So I finally got around to starting that maple sports floor project in my basement gym corner last month. Always wanted one since seeing it at a friend’s place. Looked clean and felt great underfoot.
Buying the stuff
Went to the big hardware store across town first thing Saturday morning. Grabbed:
- Bunch of maple hardwood planks – not the pre-finished kind, wanted that raw feel
- Underlayment roll that felt like thick rubber foam
- Wood glue that smelled like chemical nightmares
- A new handsaw cause mine was garbage
The measuring nightmare
Thought measuring would be quick. Ha. Corner walls weren’t square at all. Spent three evenings with a tape measure, pencil, and calculator just scribbling numbers. Must’ve redrawn the cutting lines five times. Kept messing up the door frame clearance.
Cutting wood sucks
That new saw? Still fought me. Maple’s harder than pine for sure. Blade got stuck halfway through one plank. Had to wrestle it out like a cartoon character. Sawdust everywhere – even inside my coffee mug. Pro tip: cover everything.
Dry fit panic
Laid all planks without glue first. Gap near the radiator pipe looked huge enough to swallow a coin. Nearly threw my level across the room. Trimmed that edge plank three times with shaky hands before it sat flush.
Glue apocalypse
Poured that smelly glue like the instructions said. Within minutes, sticky ooze squeezed up between every board. Panic-scraped with a putty knife while wearing dish gloves. Still found glue fingerprints on my sweatpants three days later.
Sandpaper battle
Spent a whole Sunday sanding.

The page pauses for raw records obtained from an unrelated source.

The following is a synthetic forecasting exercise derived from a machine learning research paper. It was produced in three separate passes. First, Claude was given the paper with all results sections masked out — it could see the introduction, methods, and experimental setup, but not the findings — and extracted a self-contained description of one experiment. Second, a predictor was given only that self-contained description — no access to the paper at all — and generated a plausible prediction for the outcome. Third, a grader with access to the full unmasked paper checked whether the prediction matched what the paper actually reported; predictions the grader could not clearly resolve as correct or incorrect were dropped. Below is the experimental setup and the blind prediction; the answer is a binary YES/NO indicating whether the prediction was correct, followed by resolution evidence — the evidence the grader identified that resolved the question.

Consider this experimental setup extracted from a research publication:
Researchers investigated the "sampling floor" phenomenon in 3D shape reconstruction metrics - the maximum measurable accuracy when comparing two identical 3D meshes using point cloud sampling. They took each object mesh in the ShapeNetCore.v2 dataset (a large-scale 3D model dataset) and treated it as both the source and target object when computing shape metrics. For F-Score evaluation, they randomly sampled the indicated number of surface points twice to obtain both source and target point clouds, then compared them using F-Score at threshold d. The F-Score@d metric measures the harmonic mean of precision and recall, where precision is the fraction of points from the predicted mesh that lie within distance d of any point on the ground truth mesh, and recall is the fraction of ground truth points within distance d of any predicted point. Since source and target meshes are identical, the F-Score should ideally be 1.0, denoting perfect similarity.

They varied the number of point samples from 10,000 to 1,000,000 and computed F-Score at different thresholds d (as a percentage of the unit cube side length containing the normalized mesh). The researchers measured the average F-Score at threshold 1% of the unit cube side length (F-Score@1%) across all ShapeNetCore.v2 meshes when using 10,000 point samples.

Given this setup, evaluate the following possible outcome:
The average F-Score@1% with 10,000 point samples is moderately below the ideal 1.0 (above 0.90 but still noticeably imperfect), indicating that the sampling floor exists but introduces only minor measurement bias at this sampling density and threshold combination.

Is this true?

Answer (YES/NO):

Started rough grit and worked up. Thought my arms would fall off. The dust… oh god the dust. Had that white paste mask on but still sneezed maple for hours. Final pass felt smoother than my phone screen though.
Finish line disasters
Chose water-based finish cause it dries fast. First coat looked freaking perfect when wet. Woke up to weird milky streaks. Sanded half off. Second coat got dust flecks everywhere from the AC kicking on. Third coat? Waited til midnight so the air was dead still. Perfection.
Total cost? More than I’ll admit to my wife. Total time? Four weekends plus evenings. Back still hurts. But when my son slid across it in socks yelling “fast!”, suddenly it was all worth it.